Monday, Dec. 25, 1950

World Without Friends

The voice of the isolationist--give up one's allies, draw back into the Western Hemisphere, spend mainly to make the U.S. strong--was heard again in the land last week. It was neither "the main tide . . . running" nor the intuitive common sense of "the great mass of the people," as Pundit Walter Lippmann implied. But there was indeed "subterranean muttering," as the Alsop Brothers reported. And in a speech by Joseph Patrick Kennedy, millionaire financier and onetime U.S. Ambassador to the Court of St. James's, the mutterings surfaced and were clearly heard. If Kennedy's words seemed vaguely familiar, it was because Joe Kennedy had been talking the same way just before World War II.

"Today it is idle to talk of being able to hold the line of the Elbe or the line of the Rhine," he told a group of University of Virginia students.* "Why should we waste valuable resources in making such an attempt? . . . We have never wanted a part of other people's scrapes . . . We can do well to mind our own business and interfere only where somebody threatens our business and our homes."

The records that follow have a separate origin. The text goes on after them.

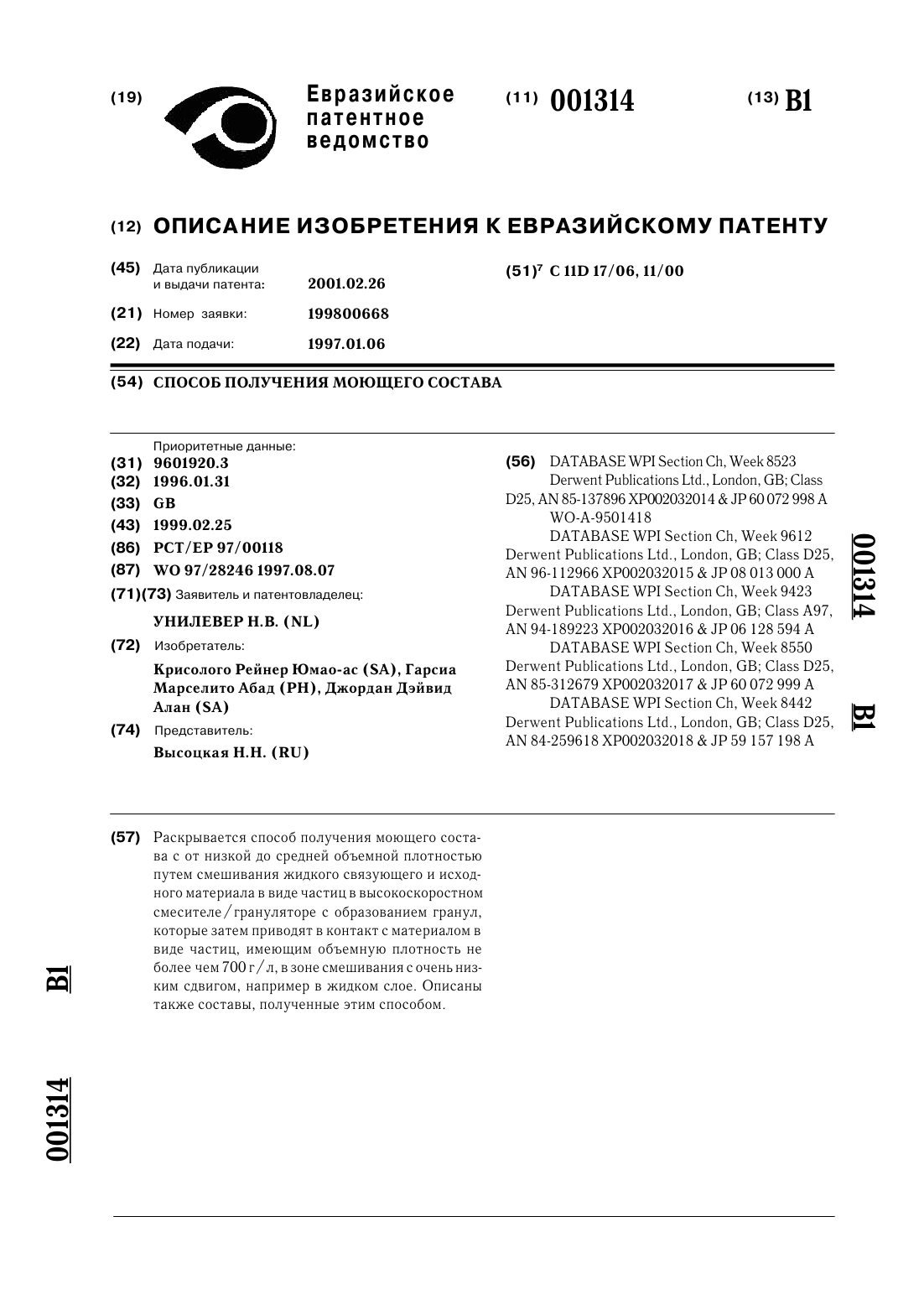 (19) Евразийское патентное ведомство

(11) 001314

(13) B1

(12) ОПИСАНИЕ ИЗОБРЕТЕНИЯ К ЕВРАЗИЙСКОМУ ПАТЕНТУ

(45) Дата публикации и выдачи патента: 2001.02.26

(21) Номер заявки: 199800668

(22) Дата подачи: 1997.01.06

(51)$^7$ C 11D 17/06, 11/00

(54) СПОСОБ ПОЛУЧЕНИЯ МОЮЩЕГО СОСТАВА

Приоритетные данные:
(31) 9601920.3
(32) 1996.01.31
(33) GB
(43) 1999.02.25
(86) PCT/EP 97/00118
(87) WO 97/28246 1997.08.07
(71)(73) Заявитель и патентовладелец:
УНИЛЕВЕР Н.В. (NL)
(72) Изобретатель:
Крисолого Рейнер Юмао-ас (SA), Гарсиа Марселито Абад (PH), Джордан Дэйвид Алан (SA)
(74) Представитель:
Высоцкая Н.Н. (RU)

(56) DATABASE WPI Section Ch, Week 8523 Derwent Publications Ltd., London, GB; Class D25, AN 85-137896 XP002032014 & JP 60 072 998 A
WO-A-9501418
DATABASE WPI Section Ch, Week 9612 Derwent Publications Ltd., London, GB; Class D25, AN 96-112966 XP002032015 & JP 08 013 000 A
DATABASE WPI Section Ch, Week 9423 Derwent Publications Ltd., London, GB; Class A97, AN 94-189223 XP002032016 & JP 06 128 594 A
DATABASE WPI Section Ch, Week 8550 Derwent Publications Ltd., London, GB; Class D25, AN 85-312679 XP002032017 & JP 60 072 999 A
DATABASE WPI Section Ch, Week 8442 Derwent Publications Ltd., London, GB; Class D25, AN 84-259618 XP002032018 & JP 59 157 198 A

001314 B1

(57) Раскрывается способ получения моющего состава с от низкой до средней объемной плотностью путем смешивания жидкого связующего и исходного материала в виде частиц в высокоскоростном смесителе/грануляторе с образованием гранул, которые затем приводят в контакт с материалом в виде частиц, имеющим объемную плотность не более чем 700 г/л, в зоне смешивания с очень низким сдвигом, например в жидком слое. Описаны также составы, полученные этим способом.

B1

001314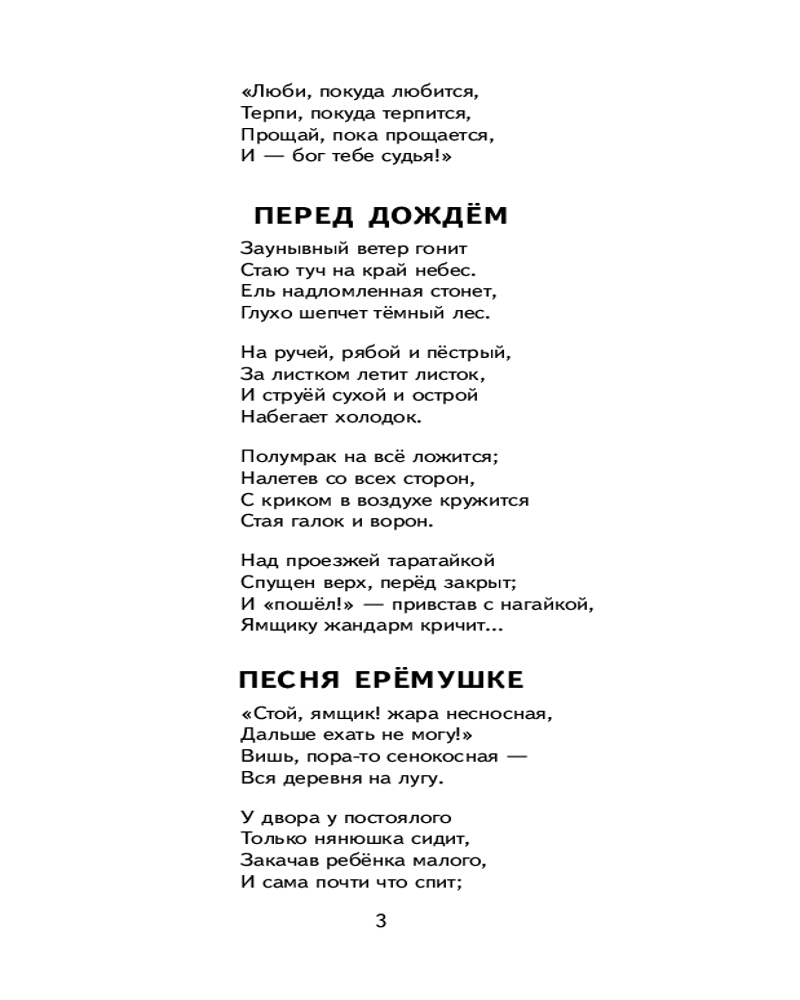 «Люби, покуда любится,
Терпи, покуда терпится,
Прощай, пока прощается,
И — бог тебе судья!»

ПЕРЕД ДОЖДЁМ

Заунывный ветер гонит
Стаю туч на край небес.
Ель надломленная стонет,
Глухо шепчет тёмный лес.

На ручей, рябой и пёстрый,
За листком летит листок,
И струёй сухой и острой
Набегает холодок.

Полумрак на всё ложится;
Налетев со всех сторон,
С криком в воздухе кружится
Стая галок и ворон.

Над проезжей таратайкой
Спущен верх, перёд закрыт;
И «пошёл!» — привстав с нагайкой,
Ямщику жандарм кричит...

ПЕСНЯ ЕРЁМУШКЕ

«Стой, ямщик! жара несносная,
Дальше ехать не могу!»
Вишь, пора-то сенокосная —
Вся деревня на лугу.

У двора у постоялого
Только нянюшка сидит,
Закачав ребёнка малого,
И сама почти что спит;

3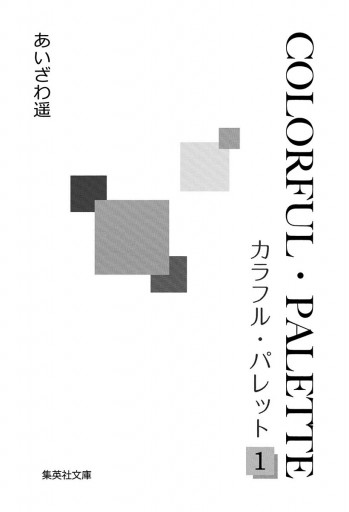 COLORFUL・PALETTE

カラフル・パレット

1

あいざわ遥

集英社文庫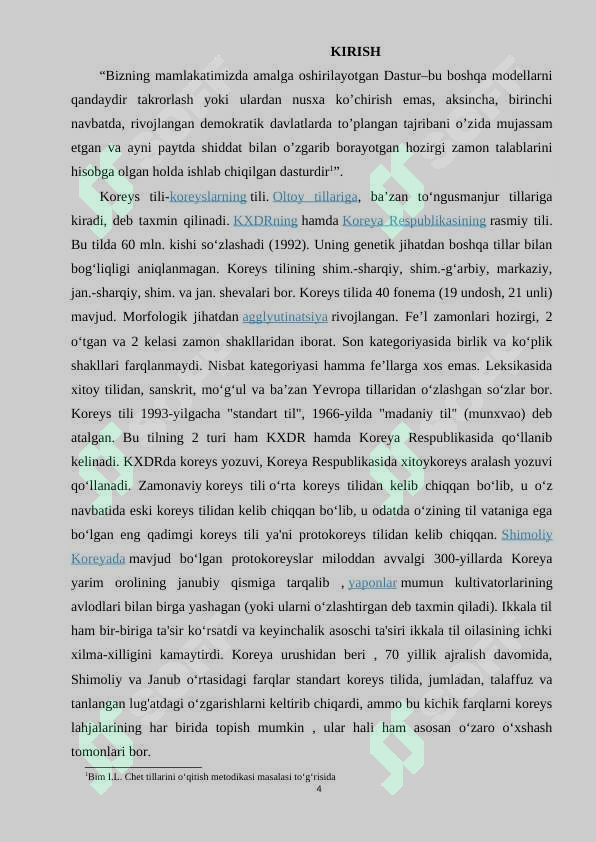 KIRISH

“Bizning mamlakatimizda amalga oshirilayotgan Dastur–bu boshqa modellarni qandaydir takrorlash yoki ulardan nusxa ko’chirish emas, aksincha, birinchi navbatda, rivojlangan demokratik davlatlarda to’plangan tajribani o’zida mujassam etgan va ayni paytda shiddat bilan o’zgarib borayotgan hozirgi zamon talablarini hisobga olgan holda ishlab chiqilgan dasturdir$^1$”.

Koreys tili-koreyslarning tili. Oltoy tillariga, ba’zan to‘ngusmanjur tillariga kiradi, deb taxmin qilinadi. KXDRning hamda Koreya Respublikasining rasmiy tili. Bu tilda 60 mln. kishi so‘zlashadi (1992). Uning genetik jihatdan boshqa tillar bilan bog‘liqligi aniqlanmagan. Koreys tilining shim.-sharqiy, shim.-g‘arbiy, markaziy, jan.-sharqiy, shim. va jan. shevalari bor. Koreys tilida 40 fonema (19 undosh, 21 unli) mavjud. Morfologik jihatdan agglyutinatsiya rivojlangan. Fe’l zamonlari hozirgi, 2 o‘tgan va 2 kelasi zamon shakllaridan iborat. Son kategoriyasida birlik va ko‘plik shakllari farqlanmaydi. Nisbat kategoriyasi hamma fe’llarga xos emas. Leksikasida xitoy tilidan, sanskrit, mo‘g‘ul va ba’zan Yevropa tillaridan o‘zlashgan so‘zlar bor. Koreys tili 1993-yilgacha "standart til", 1966-yilda "madaniy til" (munxvao) deb atalgan. Bu tilning 2 turi ham KXDR hamda Koreya Respublikasida qo‘llanib kelinadi. KXDRda koreys yozuvi, Koreya Respublikasida xitoykoreys aralash yozuvi qo‘llanadi. Zamonaviy koreys tili o‘rta koreys tilidan kelib chiqqan bo‘lib, u o‘z navbatida eski koreys tilidan kelib chiqqan bo‘lib, u odatda o‘zining til vataniga ega bo‘lgan eng qadimgi koreys tili ya'ni protokoreys tilidan kelib chiqqan. Shimoliy Koreyada mavjud bo‘lgan protokoreyslar miloddan avvalgi 300-yillarda Koreya yarim orolining janubiy qismiga tarqalib , yaponlar mumun kultivatorlarining avlodlari bilan birga yashagan (yoki ularni o‘zlashtirgan deb taxmin qiladi). Ikkala til ham bir-biriga ta'sir ko‘rsatdi va keyinchalik asoschi ta'siri ikkala til oilasining ichki xilma-xilligini kamaytirdi. Koreya urushidan beri , 70 yillik ajralish davomida, Shimoliy va Janub o‘rtasidagi farqlar standart koreys tilida, jumladan, talaffuz va tanlangan lug'atdagi o‘zgarishlarni keltirib chiqardi, ammo bu kichik farqlarni koreys lahjalarining har birida topish mumkin , ular hali ham asosan o‘zaro o‘xshash tomonlari bor.

$^1$Bim I.L. Chet tillarini o‘qitish metodikasi masalasi to‘g‘risida

4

Korea, said he, was a "costly and staggering extravaganza." Postwar handouts to Western Europe had netted the U.S. not one "foul-weather friend." And the United Nations was a "hopeless instrumentality for world peace." Joe Kennedy, though as fervently anti-Communist as anyone could wish, favored abandoning Asia and Europe in the face of "massed manpower and military strength of a type that the world has never seen." He would concentrate U.S. troops and arms strictly in the Western Hemisphere.

It was a pattern of thought of which the U.S. was going to hear more. Essentially, in the world's great crisis, the U.S. was faced with two alternatives: 1) keeping and cherishing the allies with whom it had stood before, or 2) going into the type of hemisphere isolation advocated by Joe Kennedy and many others still to be heard from. Alternative One called for all the powers that diplomacy, hard work and decision could muster. It had to be pursued as a task in operations, just as rearmament is a task in operations, and it had to be carried out without concessions on vital points, e.g.: abandonment of Asia to the Communists. Only if it failed would the second alternative be a choice, and it would be a Hobson's choice. The isolationists heard by the country last week were men who were ready to give up just as the great test was beginning.

*Including son Robert, third youngest of nine children. Son Joseph Jr., naval aviator, was killed in World War II. Son John is a Massachusetts Congressman who has voted for Marshall Plan funds and military aid to Europe.